— start of Input for this task —

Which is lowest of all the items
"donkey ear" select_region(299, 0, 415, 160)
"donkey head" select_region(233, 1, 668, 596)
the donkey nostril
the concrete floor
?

— end of Input for this task —

--- Exercise ---
Swap every "donkey" in the data above for "horse" and write the lines out again, with nothing else changed.

--- Answer to the exercise ---
Which is lowest of all the items
"horse ear" select_region(299, 0, 415, 160)
"horse head" select_region(233, 1, 668, 596)
the horse nostril
the concrete floor
?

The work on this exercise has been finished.